PharmaCompass also assists you with knowing the Rostaporfin API Price utilized in the formulation of products. Rostaporfin API Price is not always fixed or binding as the Rostaporfin Price is obtained through a variety of data sources. The Rostaporfin Price can also vary due to multiple factors, including market conditions, regulatory modifications, or negotiated pricing deals.

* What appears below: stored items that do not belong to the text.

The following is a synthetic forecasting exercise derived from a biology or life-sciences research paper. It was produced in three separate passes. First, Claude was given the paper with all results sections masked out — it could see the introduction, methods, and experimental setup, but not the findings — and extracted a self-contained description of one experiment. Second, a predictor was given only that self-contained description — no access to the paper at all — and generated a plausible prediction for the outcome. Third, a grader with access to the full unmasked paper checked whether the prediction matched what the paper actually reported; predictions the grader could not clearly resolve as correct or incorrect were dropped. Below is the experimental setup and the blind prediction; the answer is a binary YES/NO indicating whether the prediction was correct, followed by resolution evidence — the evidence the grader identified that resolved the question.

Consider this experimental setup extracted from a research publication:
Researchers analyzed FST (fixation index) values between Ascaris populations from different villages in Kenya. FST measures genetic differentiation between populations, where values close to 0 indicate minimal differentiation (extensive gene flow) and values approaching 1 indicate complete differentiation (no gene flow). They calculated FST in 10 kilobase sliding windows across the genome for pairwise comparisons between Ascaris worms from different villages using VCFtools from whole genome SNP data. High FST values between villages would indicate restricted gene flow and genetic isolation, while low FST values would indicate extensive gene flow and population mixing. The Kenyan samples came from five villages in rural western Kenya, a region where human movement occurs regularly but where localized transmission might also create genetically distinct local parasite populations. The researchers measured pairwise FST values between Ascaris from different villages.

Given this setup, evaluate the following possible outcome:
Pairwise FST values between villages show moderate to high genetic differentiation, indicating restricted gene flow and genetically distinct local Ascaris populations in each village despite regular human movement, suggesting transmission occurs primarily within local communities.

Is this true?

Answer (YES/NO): YES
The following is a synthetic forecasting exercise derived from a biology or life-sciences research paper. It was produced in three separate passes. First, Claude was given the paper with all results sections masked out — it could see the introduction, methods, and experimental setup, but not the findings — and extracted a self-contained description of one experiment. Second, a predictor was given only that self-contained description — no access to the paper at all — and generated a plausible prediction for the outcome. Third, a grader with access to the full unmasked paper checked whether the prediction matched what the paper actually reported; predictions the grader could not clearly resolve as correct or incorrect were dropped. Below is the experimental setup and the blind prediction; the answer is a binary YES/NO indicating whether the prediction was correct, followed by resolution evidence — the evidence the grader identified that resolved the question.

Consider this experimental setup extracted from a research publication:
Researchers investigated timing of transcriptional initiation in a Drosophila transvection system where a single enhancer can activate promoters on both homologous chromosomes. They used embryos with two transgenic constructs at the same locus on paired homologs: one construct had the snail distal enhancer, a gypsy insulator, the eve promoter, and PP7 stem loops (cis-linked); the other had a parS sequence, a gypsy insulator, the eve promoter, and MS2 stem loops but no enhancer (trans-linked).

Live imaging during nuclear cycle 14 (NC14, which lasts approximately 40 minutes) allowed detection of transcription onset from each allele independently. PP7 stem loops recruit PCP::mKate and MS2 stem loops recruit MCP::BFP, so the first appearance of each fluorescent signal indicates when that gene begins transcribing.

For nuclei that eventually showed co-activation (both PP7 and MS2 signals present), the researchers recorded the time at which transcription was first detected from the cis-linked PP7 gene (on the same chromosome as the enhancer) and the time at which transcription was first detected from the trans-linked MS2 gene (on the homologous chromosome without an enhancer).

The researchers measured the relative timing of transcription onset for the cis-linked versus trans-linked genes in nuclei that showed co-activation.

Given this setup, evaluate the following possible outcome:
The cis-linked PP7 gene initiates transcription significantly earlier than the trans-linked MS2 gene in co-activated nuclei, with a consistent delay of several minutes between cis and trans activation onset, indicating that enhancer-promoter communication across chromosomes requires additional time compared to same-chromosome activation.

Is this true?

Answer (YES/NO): NO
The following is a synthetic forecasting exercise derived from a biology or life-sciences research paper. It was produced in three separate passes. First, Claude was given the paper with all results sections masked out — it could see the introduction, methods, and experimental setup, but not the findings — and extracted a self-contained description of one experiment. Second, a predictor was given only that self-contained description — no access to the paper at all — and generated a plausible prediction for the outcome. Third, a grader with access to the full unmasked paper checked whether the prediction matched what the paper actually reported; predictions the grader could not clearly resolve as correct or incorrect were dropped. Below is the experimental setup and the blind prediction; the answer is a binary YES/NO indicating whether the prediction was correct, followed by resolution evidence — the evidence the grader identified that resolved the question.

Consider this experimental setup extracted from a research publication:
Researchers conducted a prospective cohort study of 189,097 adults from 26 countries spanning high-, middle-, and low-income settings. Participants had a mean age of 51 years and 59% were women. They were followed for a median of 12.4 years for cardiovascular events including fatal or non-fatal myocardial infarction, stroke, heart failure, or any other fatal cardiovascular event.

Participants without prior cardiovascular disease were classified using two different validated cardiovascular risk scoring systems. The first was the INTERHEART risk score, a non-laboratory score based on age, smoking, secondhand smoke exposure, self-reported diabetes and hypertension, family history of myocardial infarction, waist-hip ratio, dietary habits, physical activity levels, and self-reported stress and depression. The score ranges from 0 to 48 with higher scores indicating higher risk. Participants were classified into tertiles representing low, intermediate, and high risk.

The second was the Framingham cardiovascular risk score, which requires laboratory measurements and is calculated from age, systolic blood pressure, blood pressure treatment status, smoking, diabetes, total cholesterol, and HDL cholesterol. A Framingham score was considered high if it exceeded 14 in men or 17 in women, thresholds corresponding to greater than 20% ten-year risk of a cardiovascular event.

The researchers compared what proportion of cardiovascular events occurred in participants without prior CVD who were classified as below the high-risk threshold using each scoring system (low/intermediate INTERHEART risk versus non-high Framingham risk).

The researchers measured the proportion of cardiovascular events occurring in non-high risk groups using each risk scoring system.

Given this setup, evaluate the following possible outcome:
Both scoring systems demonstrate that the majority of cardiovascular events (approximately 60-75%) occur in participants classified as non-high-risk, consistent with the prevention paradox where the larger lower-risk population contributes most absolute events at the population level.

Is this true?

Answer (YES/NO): NO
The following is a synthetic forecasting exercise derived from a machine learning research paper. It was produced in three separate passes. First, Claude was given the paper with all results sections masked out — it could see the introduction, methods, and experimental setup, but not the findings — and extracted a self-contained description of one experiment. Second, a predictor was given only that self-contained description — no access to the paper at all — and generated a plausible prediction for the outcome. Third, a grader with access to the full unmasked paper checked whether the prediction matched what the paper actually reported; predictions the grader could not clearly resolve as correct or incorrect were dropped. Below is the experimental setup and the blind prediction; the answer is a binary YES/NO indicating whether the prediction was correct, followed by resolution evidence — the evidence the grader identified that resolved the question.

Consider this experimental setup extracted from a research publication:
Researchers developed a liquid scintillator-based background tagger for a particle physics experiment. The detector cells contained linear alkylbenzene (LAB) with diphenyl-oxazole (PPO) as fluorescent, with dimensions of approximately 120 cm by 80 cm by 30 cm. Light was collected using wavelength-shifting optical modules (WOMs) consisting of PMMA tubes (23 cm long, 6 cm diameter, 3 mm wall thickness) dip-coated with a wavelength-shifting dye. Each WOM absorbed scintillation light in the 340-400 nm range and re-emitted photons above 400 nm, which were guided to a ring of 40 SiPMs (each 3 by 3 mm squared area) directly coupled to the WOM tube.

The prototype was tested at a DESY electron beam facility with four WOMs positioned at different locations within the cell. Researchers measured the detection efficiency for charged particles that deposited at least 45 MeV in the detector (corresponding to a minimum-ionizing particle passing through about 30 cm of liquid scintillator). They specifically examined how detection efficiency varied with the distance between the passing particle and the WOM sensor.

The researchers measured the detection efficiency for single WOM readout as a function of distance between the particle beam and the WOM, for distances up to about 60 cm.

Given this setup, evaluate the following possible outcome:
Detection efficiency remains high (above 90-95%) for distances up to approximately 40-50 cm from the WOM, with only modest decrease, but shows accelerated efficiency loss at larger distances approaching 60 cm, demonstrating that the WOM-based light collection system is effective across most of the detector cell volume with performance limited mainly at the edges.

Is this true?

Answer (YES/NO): NO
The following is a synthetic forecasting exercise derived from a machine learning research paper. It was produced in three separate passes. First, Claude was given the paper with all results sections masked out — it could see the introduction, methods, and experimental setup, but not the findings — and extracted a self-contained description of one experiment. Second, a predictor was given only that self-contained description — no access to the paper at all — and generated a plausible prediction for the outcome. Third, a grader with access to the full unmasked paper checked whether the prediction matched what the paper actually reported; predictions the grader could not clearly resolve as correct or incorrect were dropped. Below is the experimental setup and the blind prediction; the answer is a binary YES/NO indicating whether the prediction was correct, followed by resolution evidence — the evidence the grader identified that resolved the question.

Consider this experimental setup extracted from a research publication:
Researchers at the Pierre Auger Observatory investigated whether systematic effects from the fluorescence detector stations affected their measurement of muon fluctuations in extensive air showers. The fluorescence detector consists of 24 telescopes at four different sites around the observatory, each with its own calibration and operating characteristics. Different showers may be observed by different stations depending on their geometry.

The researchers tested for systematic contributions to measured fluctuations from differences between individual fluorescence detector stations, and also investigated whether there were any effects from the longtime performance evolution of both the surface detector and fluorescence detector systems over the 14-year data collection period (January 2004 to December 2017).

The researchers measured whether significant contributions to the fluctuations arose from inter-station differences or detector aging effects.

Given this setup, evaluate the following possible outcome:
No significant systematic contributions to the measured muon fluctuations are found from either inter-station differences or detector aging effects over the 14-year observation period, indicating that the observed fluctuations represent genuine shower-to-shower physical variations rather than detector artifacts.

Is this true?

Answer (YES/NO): YES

A Rostaporfin manufacturer is defined as any person or entity involved in the manufacture, preparation, processing, compounding or propagation of Rostaporfin, including repackagers and relabelers. The FDA regulates Rostaporfin manufacturers to ensure that their products comply with relevant laws and regulations and are safe and effective to use. Rostaporfin API Manufacturers are required to adhere to Good Manufacturing Practices (GMP) to ensure that their products are consistently manufactured to meet established quality criteria.
A Rostaporfin supplier is an individual or a company that provides Rostaporfin active pharmaceutical ingredient (API) or Rostaporfin finished formulations upon request. The Rostaporfin suppliers may include Rostaporfin API manufacturers, exporters, distributors and traders.

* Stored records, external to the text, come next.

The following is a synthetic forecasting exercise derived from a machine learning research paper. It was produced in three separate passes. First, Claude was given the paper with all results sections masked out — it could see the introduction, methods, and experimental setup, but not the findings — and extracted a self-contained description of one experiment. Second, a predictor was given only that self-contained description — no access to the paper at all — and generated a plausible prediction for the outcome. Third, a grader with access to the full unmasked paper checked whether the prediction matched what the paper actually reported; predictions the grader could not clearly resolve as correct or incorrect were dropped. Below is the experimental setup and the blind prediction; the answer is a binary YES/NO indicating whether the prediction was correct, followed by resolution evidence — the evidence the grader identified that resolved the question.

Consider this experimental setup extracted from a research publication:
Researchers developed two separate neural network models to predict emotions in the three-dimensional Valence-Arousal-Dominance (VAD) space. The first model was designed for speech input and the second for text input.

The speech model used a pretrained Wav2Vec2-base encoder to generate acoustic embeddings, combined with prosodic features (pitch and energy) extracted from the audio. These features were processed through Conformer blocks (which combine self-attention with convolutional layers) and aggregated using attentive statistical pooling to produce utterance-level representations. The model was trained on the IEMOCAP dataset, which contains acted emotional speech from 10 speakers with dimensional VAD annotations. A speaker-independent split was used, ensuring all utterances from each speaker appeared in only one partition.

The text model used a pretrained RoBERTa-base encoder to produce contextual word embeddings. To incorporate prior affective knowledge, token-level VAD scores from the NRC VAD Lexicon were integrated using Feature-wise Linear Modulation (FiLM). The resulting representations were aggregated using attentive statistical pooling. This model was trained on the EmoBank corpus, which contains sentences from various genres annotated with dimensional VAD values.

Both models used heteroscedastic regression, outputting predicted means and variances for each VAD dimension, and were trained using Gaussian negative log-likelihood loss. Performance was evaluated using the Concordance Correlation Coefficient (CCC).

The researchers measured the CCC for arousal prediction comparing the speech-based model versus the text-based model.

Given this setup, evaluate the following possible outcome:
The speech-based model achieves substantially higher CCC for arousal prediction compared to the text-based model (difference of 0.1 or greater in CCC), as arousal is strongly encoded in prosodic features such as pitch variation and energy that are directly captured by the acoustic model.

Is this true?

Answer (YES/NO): YES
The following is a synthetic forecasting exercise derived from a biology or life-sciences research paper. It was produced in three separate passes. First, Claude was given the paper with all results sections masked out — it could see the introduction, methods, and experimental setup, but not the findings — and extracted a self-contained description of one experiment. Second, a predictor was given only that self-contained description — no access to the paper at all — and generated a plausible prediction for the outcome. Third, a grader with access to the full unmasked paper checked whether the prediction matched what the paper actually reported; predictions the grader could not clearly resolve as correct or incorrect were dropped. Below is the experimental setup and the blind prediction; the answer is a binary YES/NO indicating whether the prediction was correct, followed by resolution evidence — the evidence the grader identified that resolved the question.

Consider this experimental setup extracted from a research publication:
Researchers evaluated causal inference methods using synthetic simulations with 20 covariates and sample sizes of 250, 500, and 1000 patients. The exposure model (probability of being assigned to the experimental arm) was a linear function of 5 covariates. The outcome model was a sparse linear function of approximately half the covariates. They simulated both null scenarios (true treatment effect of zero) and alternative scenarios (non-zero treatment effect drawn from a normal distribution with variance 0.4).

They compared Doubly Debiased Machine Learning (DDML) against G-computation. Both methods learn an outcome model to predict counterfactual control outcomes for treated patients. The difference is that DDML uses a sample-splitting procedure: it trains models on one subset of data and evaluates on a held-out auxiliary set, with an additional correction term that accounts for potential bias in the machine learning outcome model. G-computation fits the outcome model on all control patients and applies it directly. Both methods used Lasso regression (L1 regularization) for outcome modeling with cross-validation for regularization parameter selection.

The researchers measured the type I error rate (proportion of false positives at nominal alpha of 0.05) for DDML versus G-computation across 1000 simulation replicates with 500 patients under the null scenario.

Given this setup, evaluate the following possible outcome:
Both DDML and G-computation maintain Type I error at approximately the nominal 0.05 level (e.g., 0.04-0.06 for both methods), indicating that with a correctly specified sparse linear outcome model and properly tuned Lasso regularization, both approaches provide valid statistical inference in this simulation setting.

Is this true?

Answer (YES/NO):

Rostaporfin Active pharmaceutical ingredient (API) is produced in GMP-certified manufacturing facility.
GMP stands for Good Manufacturing Practices, which is a system used in the pharmaceutical industry to make sure that goods are regularly produced and monitored in accordance with quality standards. The FDA’s current Good Manufacturing Practices requirements are referred to as cGMP or current GMP which indicates that the company follows the most recent GMP specifications. The World Health Organization (WHO) has its own set of GMP guidelines, called the WHO GMP. Different countries can also set their own guidelines for GMP like China (Chinese GMP) or the EU (EU GMP).

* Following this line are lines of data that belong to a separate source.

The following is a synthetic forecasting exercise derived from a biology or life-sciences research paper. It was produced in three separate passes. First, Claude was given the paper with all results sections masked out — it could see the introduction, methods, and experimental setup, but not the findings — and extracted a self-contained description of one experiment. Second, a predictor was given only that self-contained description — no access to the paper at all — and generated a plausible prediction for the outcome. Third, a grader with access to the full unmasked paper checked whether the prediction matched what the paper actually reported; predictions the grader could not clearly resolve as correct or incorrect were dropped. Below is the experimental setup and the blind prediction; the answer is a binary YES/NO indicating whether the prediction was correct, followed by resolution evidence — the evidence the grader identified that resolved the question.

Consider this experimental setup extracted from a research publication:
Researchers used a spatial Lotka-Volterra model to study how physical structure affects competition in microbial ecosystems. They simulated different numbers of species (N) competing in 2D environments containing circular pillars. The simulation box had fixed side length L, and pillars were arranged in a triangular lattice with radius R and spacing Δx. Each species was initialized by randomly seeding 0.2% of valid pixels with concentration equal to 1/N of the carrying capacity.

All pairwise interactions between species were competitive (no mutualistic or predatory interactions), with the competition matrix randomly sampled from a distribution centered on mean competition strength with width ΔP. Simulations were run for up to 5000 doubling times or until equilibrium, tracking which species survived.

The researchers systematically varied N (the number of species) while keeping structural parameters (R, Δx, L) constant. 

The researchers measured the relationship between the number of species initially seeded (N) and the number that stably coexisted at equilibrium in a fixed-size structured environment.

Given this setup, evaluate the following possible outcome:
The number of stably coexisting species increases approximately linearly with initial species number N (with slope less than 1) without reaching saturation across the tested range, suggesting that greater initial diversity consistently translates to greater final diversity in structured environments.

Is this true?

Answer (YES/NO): NO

PharmaCompass offers a list of Rostaporfin GMP manufacturers, exporters & distributors, which can be sorted by USDMF, JDMF, KDMF, CEP (COS), WC, API price, and more, enabling you to easily find the right Rostaporfin GMP manufacturer or Rostaporfin GMP API supplier for your needs.
A Rostaporfin CoA (Certificate of Analysis) is a formal document that attests to Rostaporfin's compliance with Rostaporfin specifications and serves as a tool for batch-level quality control.
Rostaporfin CoA mostly includes findings from lab analyses of a specific batch. For each Rostaporfin CoA document that a company creates, the USFDA specifies specific requirements, such as supplier information, material identification, transportation data, evidence of conformity and signature data.
Rostaporfin may be tested according to a variety of international standards, such as European Pharmacopoeia (Rostaporfin EP), Rostaporfin JP (Japanese Pharmacopeia) and the US Pharmacopoeia (Rostaporfin USP).